Ragged Disclosures
Recent Work Press, $19.95 pb, 112 pp
Dancing with Stephen Hawking
Pitt Street Poetry, $28 pb, 79 pp
Carapace
Vagabond Press, $25 pb, 48 pp
Squares and rectangles
Paul Hetherington’s Ragged Disclosures (Recent Work Press, $19.95 pb, 112 pp) choreographs its prose poems carefully, which is unsurprising from the co-author and co-editor, respectively, of a scholarly book on prose poetry and Anthology of Australian Prose Poetry (both 2020). His new collection employs a lyric-dramatic mode, which Fernando Pessoa described as ‘lyric poetry put into the mouths of different characters’. It features a ‘he’ and a ‘she’ with a ‘shared / Australian vernacular’, in a long, glancing dialogue. These appear most direct in nine ‘Ragged Disclosures’, each comprising three square poems which are bordered and interlinked. ‘Ragged Disclosures 1’ offers a clue to the text: ‘Their ragged / intersections make an unjoined, / searching rapport.’ The poems between these seem to represent this ‘searching rapport’ through shared experience in Rome, Venice, and various other locales, with pronominal shifts to ‘I,’ ‘we’, and ‘you’.

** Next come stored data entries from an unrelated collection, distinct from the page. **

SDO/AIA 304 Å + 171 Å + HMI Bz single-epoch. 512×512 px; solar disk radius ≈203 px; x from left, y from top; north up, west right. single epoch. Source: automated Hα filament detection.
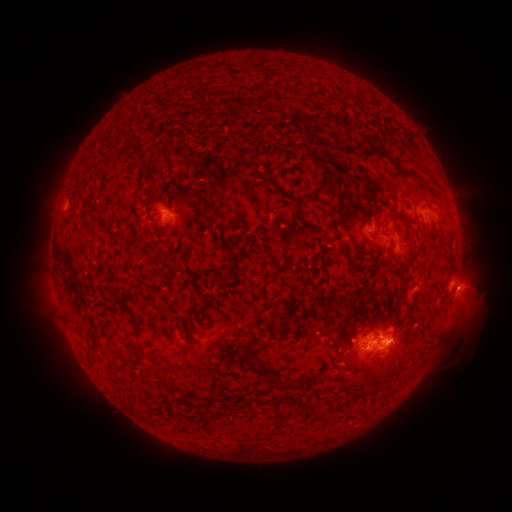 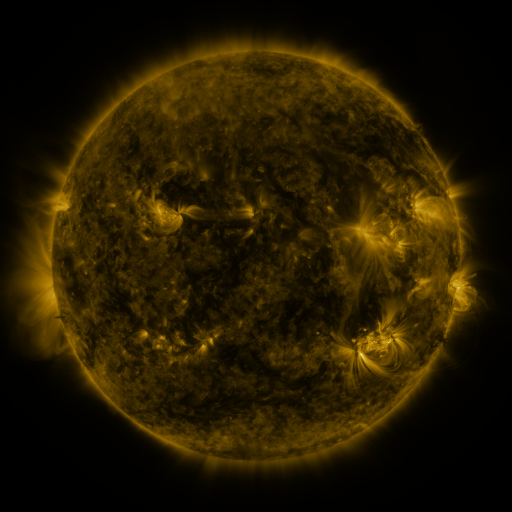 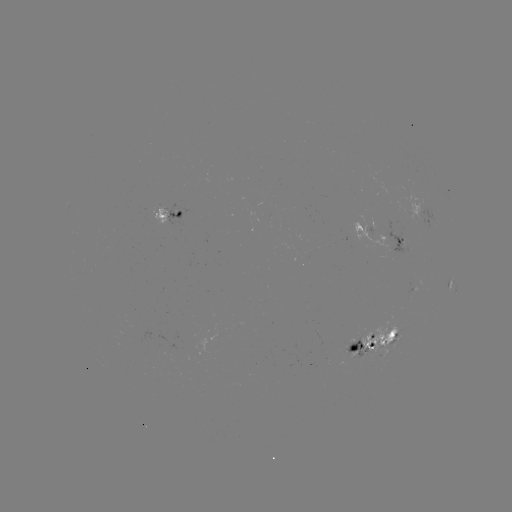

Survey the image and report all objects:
filament: <bbox>114, 113, 123, 131</bbox>
filament: <bbox>327, 113, 335, 123</bbox>
filament: <bbox>124, 118, 135, 127</bbox>
filament: <bbox>121, 135, 130, 148</bbox>
filament: <bbox>128, 163, 140, 172</bbox>
filament: <bbox>323, 172, 340, 193</bbox>
filament: <bbox>266, 173, 278, 189</bbox>
filament: <bbox>182, 184, 192, 193</bbox>
filament: <bbox>435, 189, 444, 197</bbox>
filament: <bbox>196, 192, 222, 221</bbox>
filament: <bbox>83, 201, 93, 211</bbox>
filament: <bbox>337, 204, 350, 226</bbox>
filament: <bbox>385, 208, 394, 218</bbox>
filament: <bbox>164, 211, 182, 237</bbox>
filament: <bbox>372, 226, 384, 234</bbox>
filament: <bbox>387, 237, 394, 249</bbox>
filament: <bbox>339, 241, 347, 251</bbox>
filament: <bbox>394, 246, 417, 269</bbox>
filament: <bbox>229, 249, 235, 260</bbox>
filament: <bbox>218, 275, 225, 285</bbox>
filament: <bbox>402, 291, 408, 302</bbox>
filament: <bbox>346, 308, 360, 331</bbox>
filament: <bbox>183, 313, 191, 324</bbox>
filament: <bbox>267, 316, 279, 327</bbox>
filament: <bbox>237, 331, 283, 380</bbox>
filament: <bbox>132, 348, 159, 364</bbox>
filament: <bbox>364, 348, 374, 354</bbox>
filament: <bbox>340, 351, 351, 370</bbox>
filament: <bbox>311, 372, 321, 383</bbox>
filament: <bbox>351, 374, 363, 384</bbox>
filament: <bbox>145, 411, 154, 421</bbox>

The language is introspective and brims with feeling, as here in ‘Snow’:
They read Chekhov. Words bring snow and
a view of a tangled orchard. Ghosts haunt the
trees, their own speech fails to catch, the air
is chary of sunshine. Someone is playing
backgammon as centuries weigh …
It can be vivid, as in ‘Sidling’, which shows the text’s preoccupation with (often ‘unjoined’) time: ‘A flight of birds; an updraught of air. I watch the estuary / fade; handle my arms, feel your touch on my skin like / drapings of silver water – a few hours, a decade ago.’ Square and rectangular poems, columns of text bordered left and right, and poems within encompassing ‘walls’ – likely connoting restriction – abound. One anomaly is ‘Francis Bacon Triptych’, where a stanza’s walls don’t meet, suggesting aesthetic/emotional ‘slippages’ (the section title) or ‘disclosures’. Another is a sequence of square prose poems with a disorderly final two lines, skittering abruptly out of bounds.